■ **Written exercise**
Continue the review of the film The Reader, picking up right after its last sentence.

■ **Text segment**
╭──
We hear that "the past is prologue," or a prediction, often -- how events of the past live on to the present. The story is told in at least five time periods from 1957 to 1995. The film is set and was shot in Germany, but the dialogue is in English. We take on the perspective of Michael Berg through these years as he matures and attempts to understand how he could love a woman who worked for the Nazis, and then understand the depths of her shame. Subtitles show the viewer the time changes, and as different scenes intersperce through different time periods with smart transitions, we begin to see how significant emotions and events may never leave us.
Some critics have reacted strongly against The Reader, suggesting that the film unfairly uses the post-Nazi German context manipulatively. If there is a knock on this film, it is the film's literary seriousness; The Reader film is based on a novel by the same name written by German lawyer Bernhard Schlink. I find this snipe unfair because The Reader expands how we understand the complex inheritance not only of atrocities like the Holocaust, but also how human psychology works, with each past experience affecting the present. The past is still happening.
The title The Reader comes from Hanna's illiteracy: as a lonely person, when she befriends someone, she has them read her books. One powerful moment is in the courtroom when Michael learns that Hanna had Jewish concentration camp inmates read to her, but would then expel them to their deaths when she became too emotionally attached to them. This parallels the narrative of the first third of the film, when young Michael comes to sexual understanding with the adult Hanna and reads great works of literature to her, but she disappears out of his life.
╰──
(Spatial reasoning records)
╭──
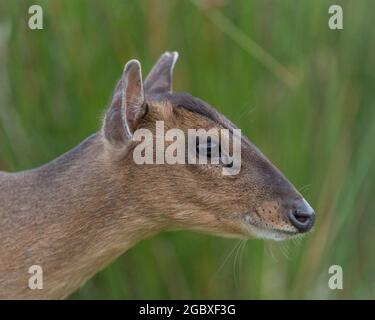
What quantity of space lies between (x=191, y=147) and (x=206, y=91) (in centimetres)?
67

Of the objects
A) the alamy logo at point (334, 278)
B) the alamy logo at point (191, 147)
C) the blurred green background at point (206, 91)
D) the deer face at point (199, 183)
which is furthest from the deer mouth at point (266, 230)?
the alamy logo at point (334, 278)

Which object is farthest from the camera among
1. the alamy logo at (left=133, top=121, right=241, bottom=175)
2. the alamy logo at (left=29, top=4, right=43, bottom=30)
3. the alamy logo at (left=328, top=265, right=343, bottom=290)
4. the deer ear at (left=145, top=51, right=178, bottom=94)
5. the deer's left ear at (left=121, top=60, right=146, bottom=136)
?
the alamy logo at (left=328, top=265, right=343, bottom=290)

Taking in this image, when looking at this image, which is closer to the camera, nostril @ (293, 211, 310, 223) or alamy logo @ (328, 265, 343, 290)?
nostril @ (293, 211, 310, 223)

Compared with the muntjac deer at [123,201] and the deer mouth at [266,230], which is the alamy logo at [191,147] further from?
the deer mouth at [266,230]

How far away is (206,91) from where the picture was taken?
133 inches

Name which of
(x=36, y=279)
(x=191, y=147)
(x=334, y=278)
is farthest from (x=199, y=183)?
(x=334, y=278)

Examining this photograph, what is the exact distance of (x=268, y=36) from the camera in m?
3.49

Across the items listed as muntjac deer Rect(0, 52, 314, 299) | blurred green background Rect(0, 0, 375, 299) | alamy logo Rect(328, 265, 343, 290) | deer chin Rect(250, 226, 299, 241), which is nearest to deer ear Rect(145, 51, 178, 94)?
muntjac deer Rect(0, 52, 314, 299)

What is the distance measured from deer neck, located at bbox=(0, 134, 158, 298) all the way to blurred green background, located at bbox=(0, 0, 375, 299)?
0.53 meters

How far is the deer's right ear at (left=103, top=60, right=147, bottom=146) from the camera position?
8.57 feet

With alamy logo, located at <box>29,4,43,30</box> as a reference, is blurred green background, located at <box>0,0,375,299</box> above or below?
below

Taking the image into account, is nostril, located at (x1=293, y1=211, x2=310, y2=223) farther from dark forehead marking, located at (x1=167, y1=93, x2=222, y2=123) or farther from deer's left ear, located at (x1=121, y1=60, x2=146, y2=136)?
deer's left ear, located at (x1=121, y1=60, x2=146, y2=136)

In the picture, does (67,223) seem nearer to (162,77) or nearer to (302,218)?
(162,77)
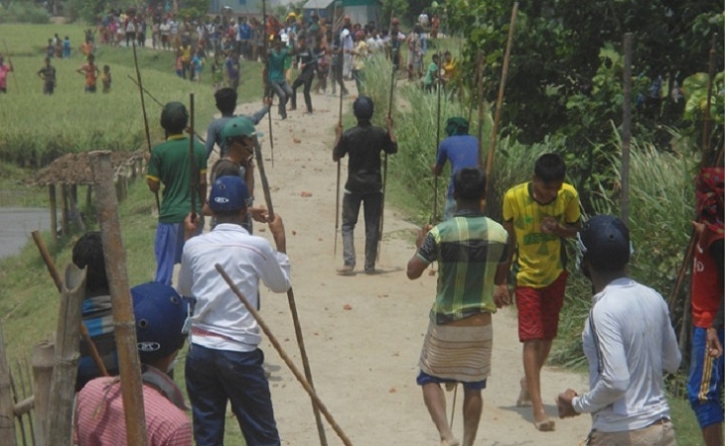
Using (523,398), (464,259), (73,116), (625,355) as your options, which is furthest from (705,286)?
╰──
■ **The reply**
It did not feel like a two-hour film. The first third deals with the emotional swells of the affair; at one moment, the schoolboy Michael hears a teacher lecture, "Western literature deals with the hiding of information, whether love, emotion, or death" (paraphrase). The second third follows Michael as a law student witnessing the prosecution of his former lover Hanna. The final third finds Hanna living in prison and the now-adult Michael sending her tapes of him reading great works of literature, in effect teaching Hanna literacy. The finish is not a cliffhanger, but the motifs (or recurring elements) of the film are put to great use throughout and especially in the conclusion.
One character says, "If you want catharsis, go to the theater, read a book. Do not go to Auschwitz." The Reader establishes the idea that the camps were misery factories for prisoner, guard, and executioner. While the quote would seem to put the ideas of the film under erasure, the effect of this film is powerful. The Reader is analytical instead of entertaining, and literary instead of edge-of-your-seat. Like any great film, the effect of its ideas are slow and lasting instead of immediate. This parallels the film's central idea, and the problem of Holocaust history as survivors pass away: instead of history being forgotten, we are left with more and more questions for an inheritance we can make little sense of. The Reader puts a human face on the complexities of history.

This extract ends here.